╔══

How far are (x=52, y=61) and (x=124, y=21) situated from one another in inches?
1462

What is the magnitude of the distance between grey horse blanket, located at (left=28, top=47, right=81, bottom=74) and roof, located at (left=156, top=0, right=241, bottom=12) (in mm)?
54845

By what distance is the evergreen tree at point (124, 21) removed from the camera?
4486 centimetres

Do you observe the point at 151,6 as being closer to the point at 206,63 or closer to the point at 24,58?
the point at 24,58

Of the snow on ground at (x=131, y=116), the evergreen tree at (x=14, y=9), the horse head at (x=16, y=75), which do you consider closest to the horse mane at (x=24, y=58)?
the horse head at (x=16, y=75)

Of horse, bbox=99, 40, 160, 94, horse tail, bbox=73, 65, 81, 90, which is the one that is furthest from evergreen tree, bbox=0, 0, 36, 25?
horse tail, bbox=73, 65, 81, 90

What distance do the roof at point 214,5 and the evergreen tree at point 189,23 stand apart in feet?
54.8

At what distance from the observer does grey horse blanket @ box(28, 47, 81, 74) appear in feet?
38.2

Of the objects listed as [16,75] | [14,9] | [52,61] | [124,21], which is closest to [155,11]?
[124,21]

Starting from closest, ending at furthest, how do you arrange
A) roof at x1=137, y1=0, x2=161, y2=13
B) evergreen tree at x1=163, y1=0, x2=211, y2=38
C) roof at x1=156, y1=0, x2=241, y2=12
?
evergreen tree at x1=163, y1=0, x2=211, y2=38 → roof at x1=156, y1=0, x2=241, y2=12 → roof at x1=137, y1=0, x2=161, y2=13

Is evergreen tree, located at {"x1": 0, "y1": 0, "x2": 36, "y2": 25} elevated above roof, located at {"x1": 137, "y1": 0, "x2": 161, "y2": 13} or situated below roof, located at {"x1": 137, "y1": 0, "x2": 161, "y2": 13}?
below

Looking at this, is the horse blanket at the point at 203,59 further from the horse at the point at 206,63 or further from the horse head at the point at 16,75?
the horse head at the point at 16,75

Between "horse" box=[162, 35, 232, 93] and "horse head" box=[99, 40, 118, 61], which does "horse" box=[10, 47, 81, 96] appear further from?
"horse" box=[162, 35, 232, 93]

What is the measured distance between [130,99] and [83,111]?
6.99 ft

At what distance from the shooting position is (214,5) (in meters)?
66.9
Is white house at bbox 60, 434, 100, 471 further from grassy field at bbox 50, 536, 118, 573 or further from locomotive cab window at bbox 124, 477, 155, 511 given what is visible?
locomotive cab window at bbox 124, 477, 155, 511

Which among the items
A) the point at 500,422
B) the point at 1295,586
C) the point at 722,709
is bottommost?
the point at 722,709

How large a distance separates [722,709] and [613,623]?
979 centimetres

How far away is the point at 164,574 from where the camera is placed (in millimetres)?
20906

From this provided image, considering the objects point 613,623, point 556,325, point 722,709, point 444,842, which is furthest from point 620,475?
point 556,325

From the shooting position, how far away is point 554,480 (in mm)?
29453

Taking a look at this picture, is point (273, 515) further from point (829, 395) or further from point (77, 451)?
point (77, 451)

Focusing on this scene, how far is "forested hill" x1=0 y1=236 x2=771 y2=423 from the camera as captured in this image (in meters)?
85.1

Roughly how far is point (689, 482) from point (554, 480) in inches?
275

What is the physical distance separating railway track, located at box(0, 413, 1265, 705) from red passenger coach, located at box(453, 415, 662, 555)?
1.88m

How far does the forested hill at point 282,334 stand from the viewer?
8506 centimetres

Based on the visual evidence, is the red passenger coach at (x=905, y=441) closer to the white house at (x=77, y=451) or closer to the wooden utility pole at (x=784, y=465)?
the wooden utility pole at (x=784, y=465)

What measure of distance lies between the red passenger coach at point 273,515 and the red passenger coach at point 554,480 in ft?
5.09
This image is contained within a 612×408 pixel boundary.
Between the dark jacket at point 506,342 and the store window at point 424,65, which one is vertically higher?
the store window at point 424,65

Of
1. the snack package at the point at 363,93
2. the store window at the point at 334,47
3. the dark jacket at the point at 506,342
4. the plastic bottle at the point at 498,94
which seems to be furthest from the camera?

╚══

__Directions for this task__:
Reproduce all of the records above word for word, changing or leaving out nothing.

__Completed exercise__:
How far are (x=52, y=61) and (x=124, y=21) situated from one another in inches?
1462

What is the magnitude of the distance between grey horse blanket, located at (left=28, top=47, right=81, bottom=74) and roof, located at (left=156, top=0, right=241, bottom=12) (in mm)?
54845

By what distance is the evergreen tree at point (124, 21) removed from the camera?
4486 centimetres

Do you observe the point at 151,6 as being closer to the point at 206,63 or closer to the point at 24,58?
the point at 24,58

Of the snow on ground at (x=131, y=116), the evergreen tree at (x=14, y=9), the horse head at (x=16, y=75), which do you consider closest to the horse mane at (x=24, y=58)?
the horse head at (x=16, y=75)

Of horse, bbox=99, 40, 160, 94, horse tail, bbox=73, 65, 81, 90, which is the one that is furthest from evergreen tree, bbox=0, 0, 36, 25?
horse tail, bbox=73, 65, 81, 90

What distance do the roof at point 214,5 and the evergreen tree at point 189,23 stand apart in feet?
54.8

At what distance from the observer does grey horse blanket @ box(28, 47, 81, 74) appear in feet?
38.2

Of the objects listed as [16,75] | [14,9] | [52,61] | [124,21], which is closest to [155,11]?
[124,21]

Starting from closest, ending at furthest, how do you arrange
A) roof at x1=137, y1=0, x2=161, y2=13
B) evergreen tree at x1=163, y1=0, x2=211, y2=38
C) roof at x1=156, y1=0, x2=241, y2=12
?
evergreen tree at x1=163, y1=0, x2=211, y2=38 → roof at x1=156, y1=0, x2=241, y2=12 → roof at x1=137, y1=0, x2=161, y2=13

Is evergreen tree, located at {"x1": 0, "y1": 0, "x2": 36, "y2": 25} elevated above roof, located at {"x1": 137, "y1": 0, "x2": 161, "y2": 13} or situated below roof, located at {"x1": 137, "y1": 0, "x2": 161, "y2": 13}?
below

Looking at this, is the horse blanket at the point at 203,59 further from the horse at the point at 206,63 or further from the horse head at the point at 16,75?
the horse head at the point at 16,75

Between "horse" box=[162, 35, 232, 93] and "horse head" box=[99, 40, 118, 61], which does "horse" box=[10, 47, 81, 96] appear further from?
"horse" box=[162, 35, 232, 93]

What is the measured distance between [130,99] and [83,111]?
6.99 ft

At what distance from the shooting position is (214,5) (in meters)?
66.9
Is white house at bbox 60, 434, 100, 471 further from grassy field at bbox 50, 536, 118, 573 or further from locomotive cab window at bbox 124, 477, 155, 511 given what is visible?
locomotive cab window at bbox 124, 477, 155, 511

Which among the items
A) the point at 500,422
B) the point at 1295,586
C) the point at 722,709
is bottommost?
the point at 722,709

How large a distance separates [722,709] and [613,623]?
979 centimetres

How far away is the point at 164,574 from where the camera is placed (in millimetres)?
20906

From this provided image, considering the objects point 613,623, point 556,325, point 722,709, point 444,842, which is furthest from point 620,475?
point 556,325

From the shooting position, how far away is point 554,480 (in mm)?
29453

Taking a look at this picture, is point (273, 515) further from point (829, 395) or further from point (77, 451)?
point (77, 451)

Focusing on this scene, how far is "forested hill" x1=0 y1=236 x2=771 y2=423 from the camera as captured in this image (in meters)?
85.1

Roughly how far is point (689, 482) from point (554, 480) in inches?
275

What is the physical distance separating railway track, located at box(0, 413, 1265, 705) from red passenger coach, located at box(453, 415, 662, 555)?
1.88m

How far does the forested hill at point 282,334 stand from the viewer?
8506 centimetres

Based on the visual evidence, is the red passenger coach at (x=905, y=441) closer to the white house at (x=77, y=451) or closer to the wooden utility pole at (x=784, y=465)?
the wooden utility pole at (x=784, y=465)

What measure of distance lies between the red passenger coach at point 273,515 and the red passenger coach at point 554,480 in ft?
5.09
This image is contained within a 612×408 pixel boundary.
Between the dark jacket at point 506,342 and the store window at point 424,65, which one is vertically higher?
the store window at point 424,65

Of
1. the snack package at the point at 363,93
2. the store window at the point at 334,47
3. the dark jacket at the point at 506,342
4. the plastic bottle at the point at 498,94
which seems to be furthest from the camera?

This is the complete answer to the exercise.